My God, that's no trip... that was a fucking adventure! And I applaud you for making it out alive. I've heard of people going through those kind of trips and end up doing something very unfortunate that wrecks them in the end.
It's been a couple of years since your initial post, but I'm hoping that you're continuing on your newly defined path. And I hope you're treating you're friend Stacy a lil better. It seems like she was there for you and didn't abandon you even when shit started to get weird.

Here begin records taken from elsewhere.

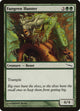 [Foil] Fangren Hunter (119) (Mirrodin)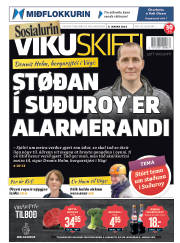 Síða 1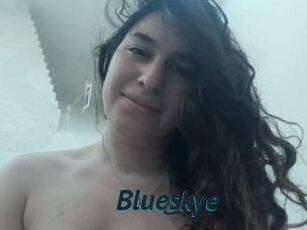 Blueskye_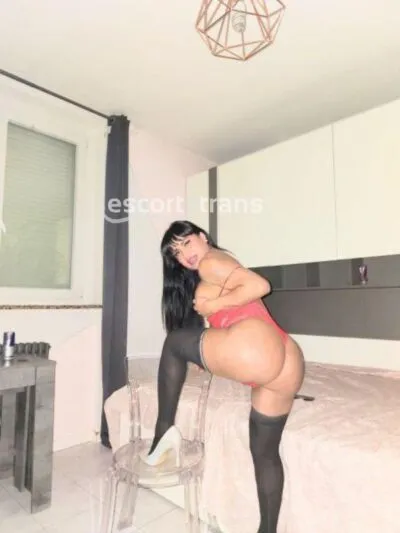 Azumy, foto 2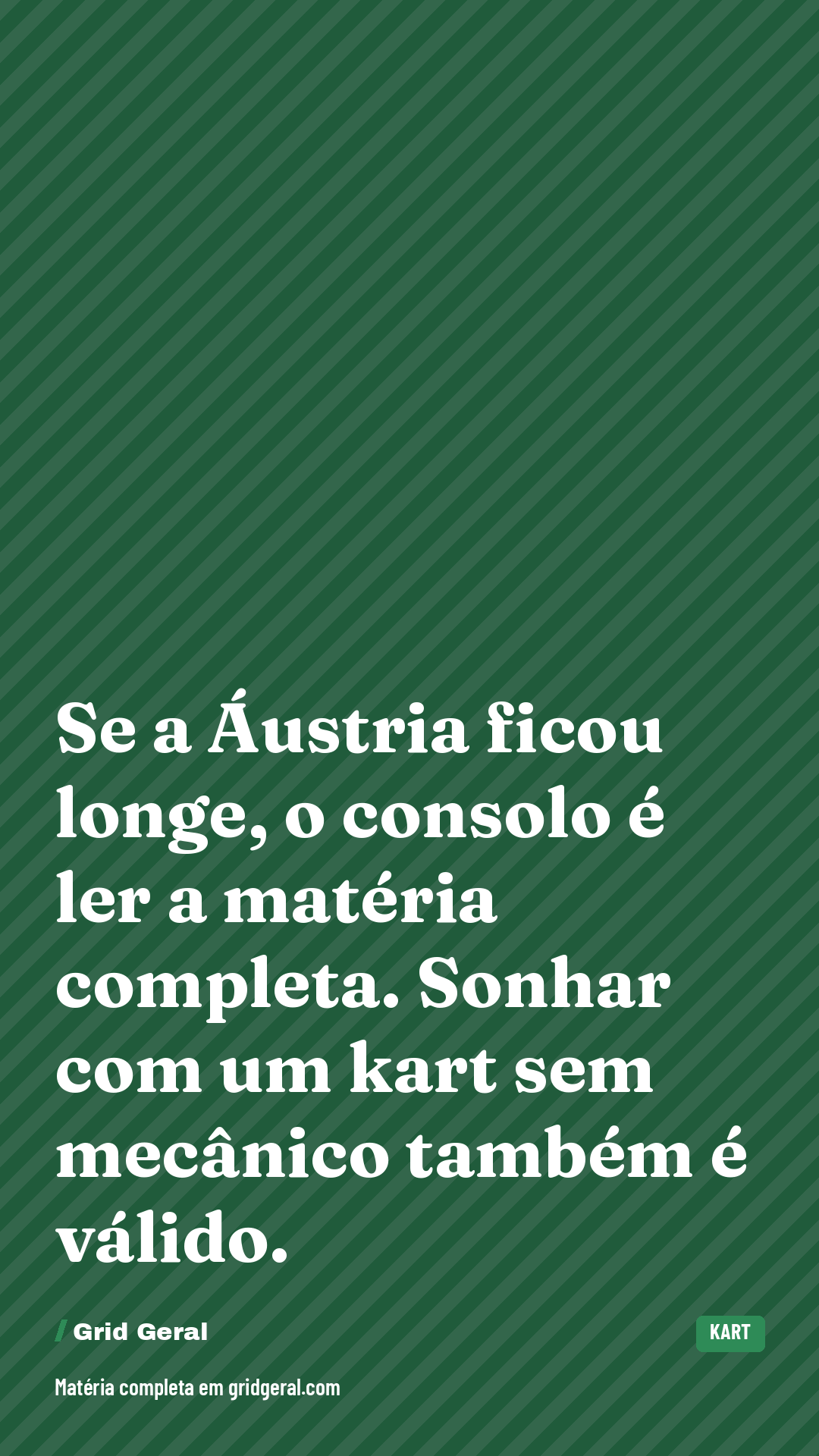 Card 5 de 5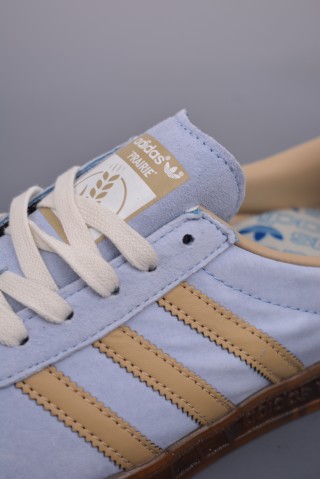 Adidas State Series IL view 7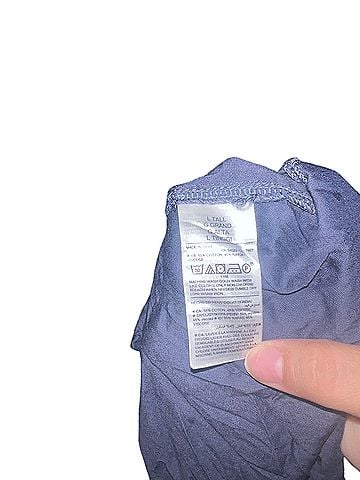 Old Navy Casual Dress (view 2)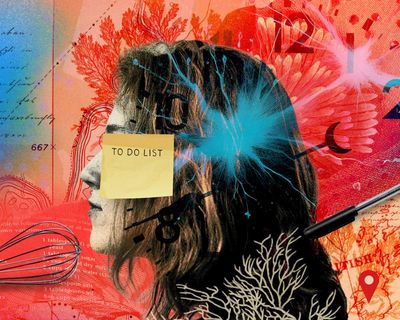 I baulked at the idea of ‘friction-maxxing’. But there’s more to it than meets the eye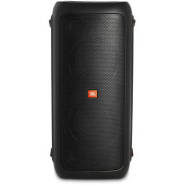 Jbl jblpartybox200 1
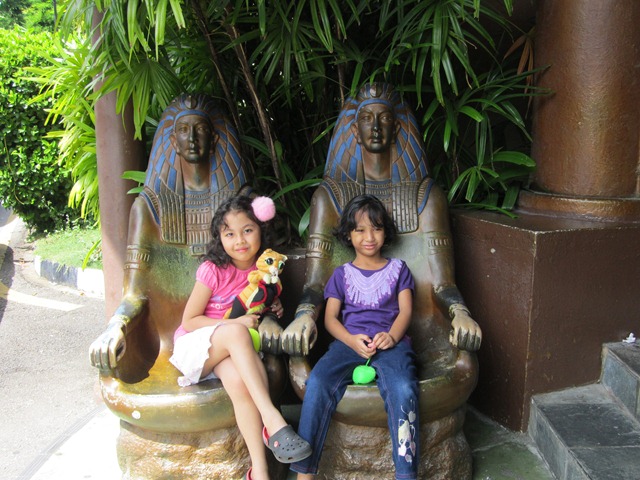 [IMG_0513%255B3%255D.jpg]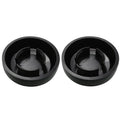 Trim Tilt Cylinder Pivot Pin End Cap – Volvo Penta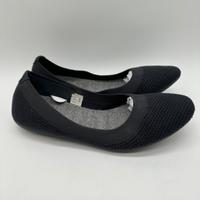 Allbirds Tree Breezers Gr.39 Ballerinas Navy Rheinland-Pfalz - Zweibrücken Vorschau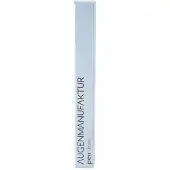 Augenmanufaktur Brow pen Liner Black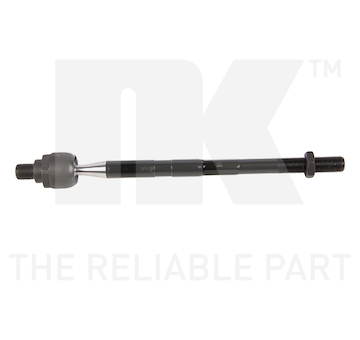 Axiální kloub, příčné táhlo řízení NK 5033676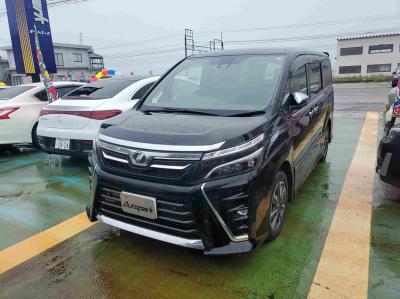 HNV[@VÎԁ@H29N7ϲŰݼނŊOςύX^lC̓ʎdlԂŁܰײޱpү&ޱ&װLED̫ށ6߰ٴہLEDͯײāp16ЁèݽٰCذ&߯āWACق߼݂́10ذپTV&ޯׁETCt!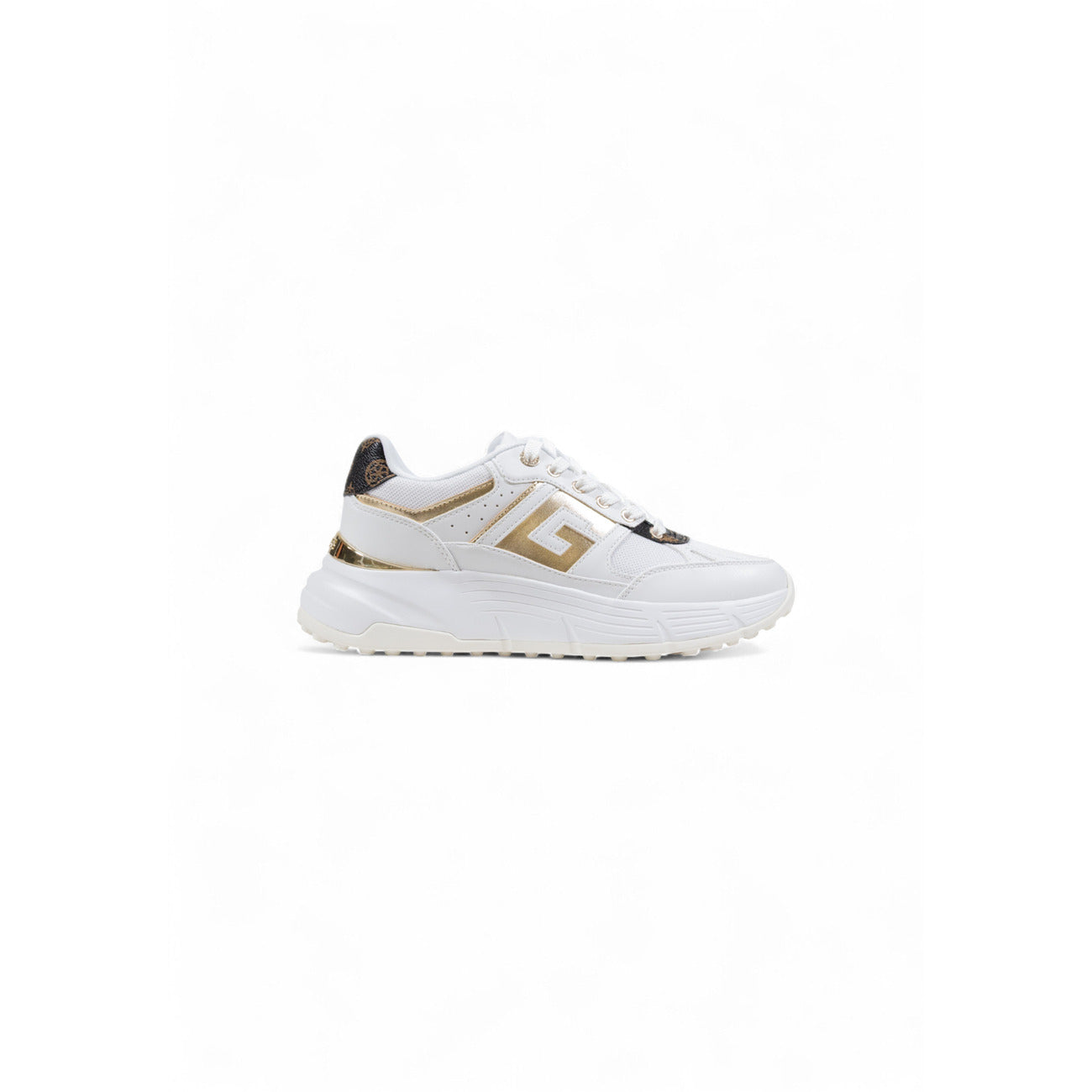 Guess - Guess Women's Sneakers
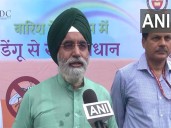 MCD Meeting Drives Positive Civic Changes Amid Gst Relief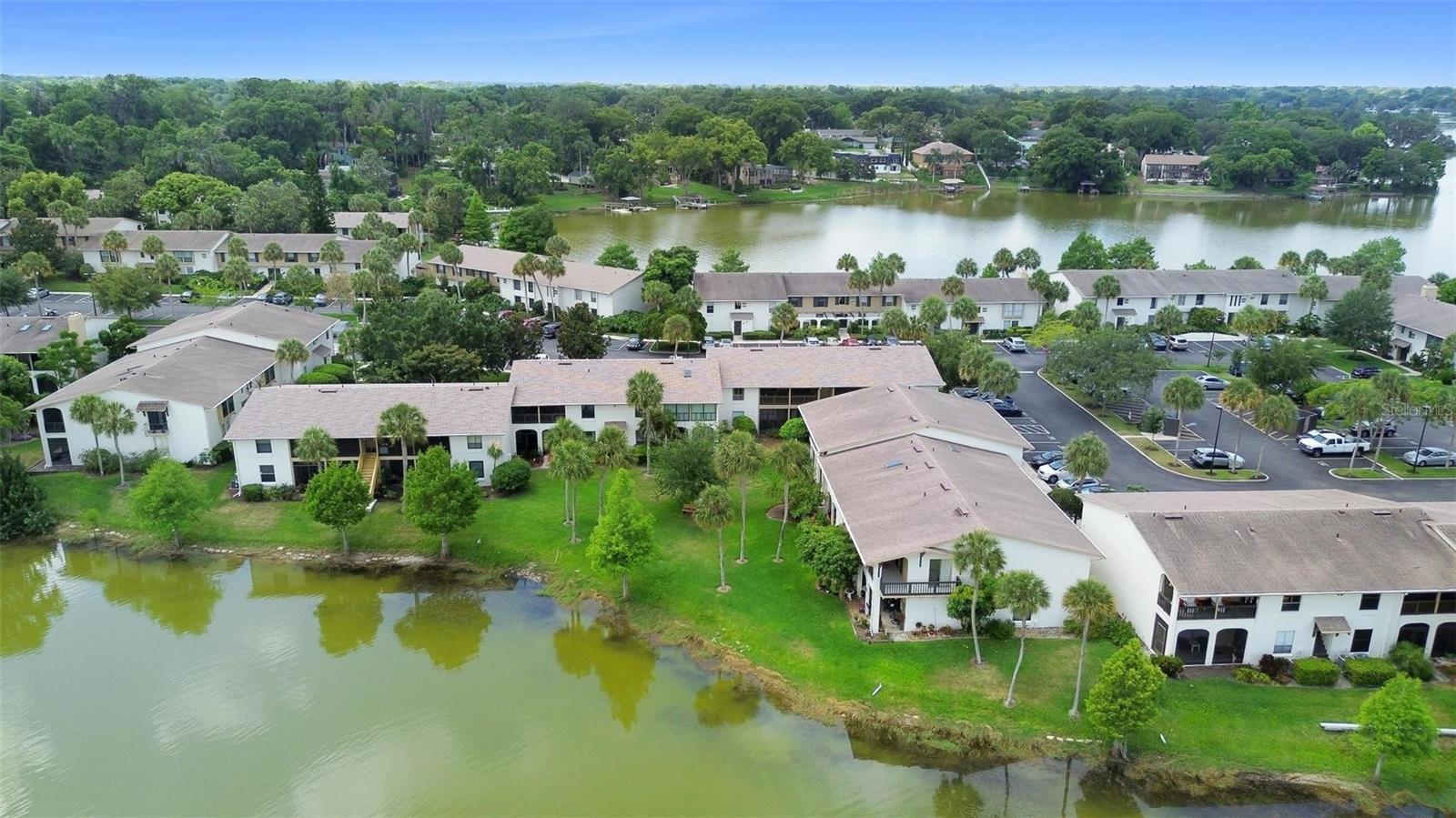 200 MAITLAND AVE #174, ALTAMONTE SPRINGS, FL, 32701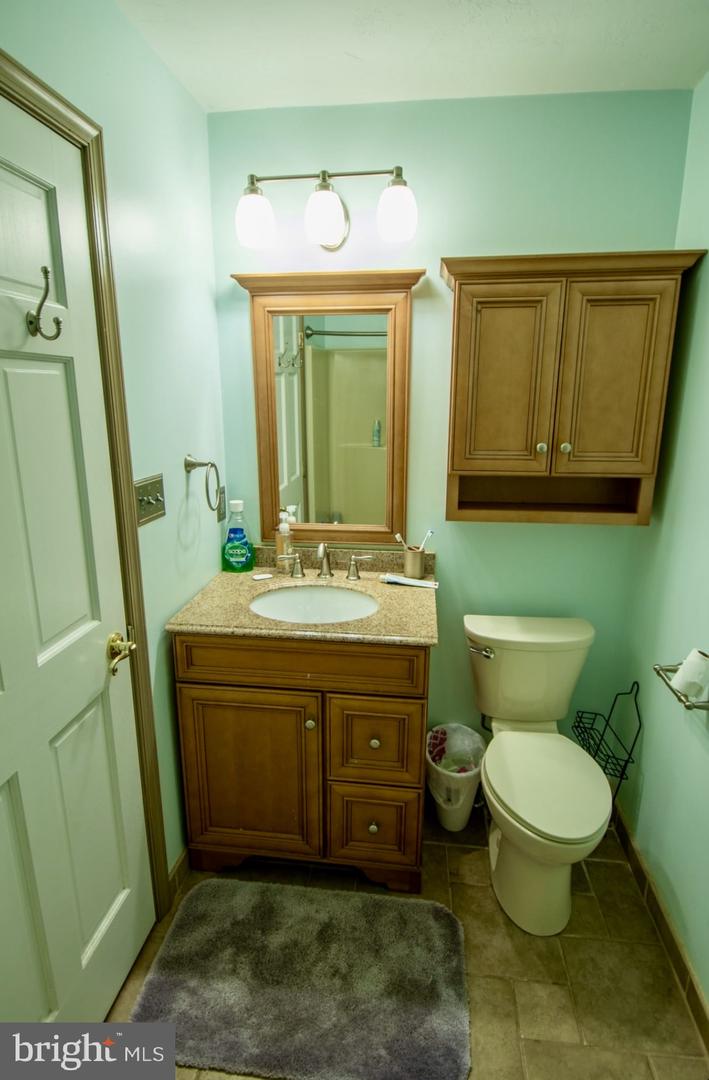 153 Timber Ln Property Photo 49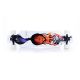 Tempish Fox-N Longboard 32,5"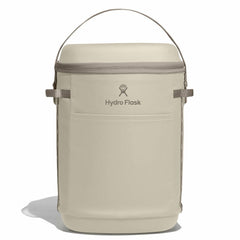 Carryout™ Backpack 22 L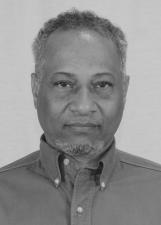 Foto de LUIZ HENRIQUE DA CRUZ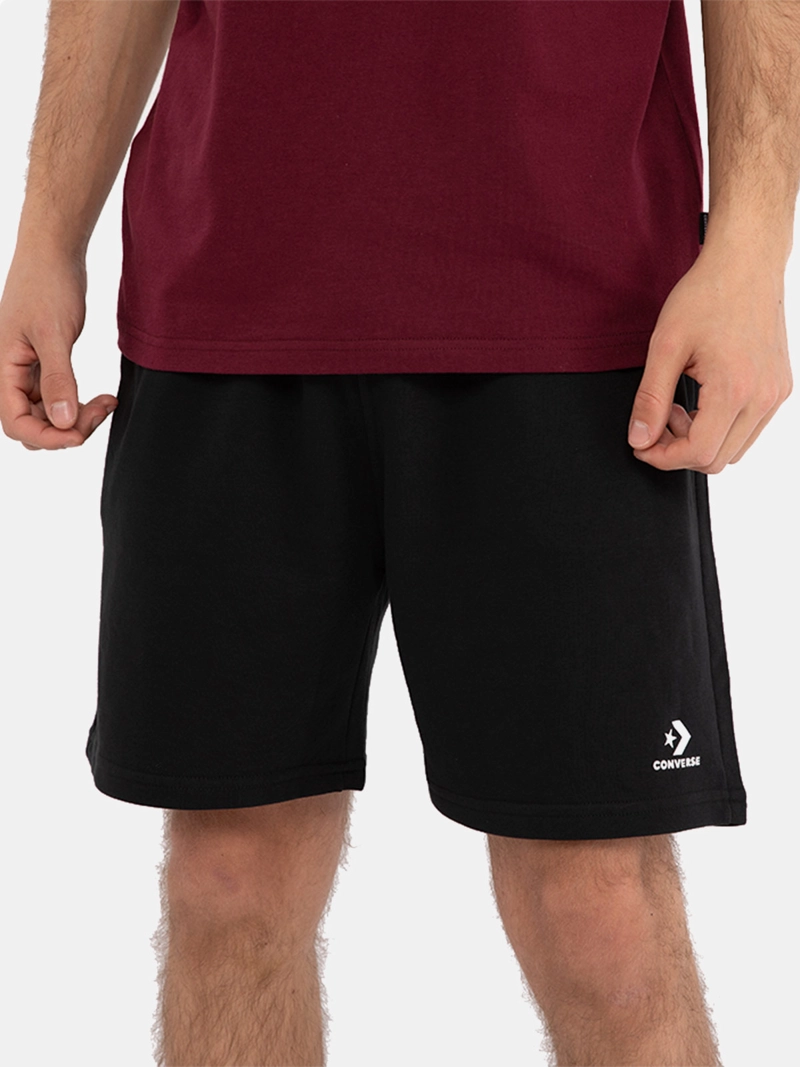 SHORT HOMBRE CONVERSE ESSENTIAL - 3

A little theory I've made up for those who commit suicide or harm themselves is the exact reason why you chose the light instead of tunneling back into your own mind. Those who cannot deal with the thoughts that seem to torment them inside turn to physical torment to get their mind off of the thoughts. I call it "An Escape into Hell". I'm still trying to wrap my mind around your method of sinking into the dark waters; naturally, I have an inclination to just "deal with it" instead. But I'm wondering if there is a way to die and be reborn (not literally of course).
"Ran straight into the fire and came out the other side"
There's something about that makes me wonder and I'd hope that you check back up on this so I could ask you how this was done... or maybe it's not as simple as that? All I know is my pscyhe is vibing with that in an odd way that I cannot forcibly control and perhaps that is where my journey will take me to next.
This story has given me a lot to think about for my own well-being and personal strengthening, and for that I have to thank you!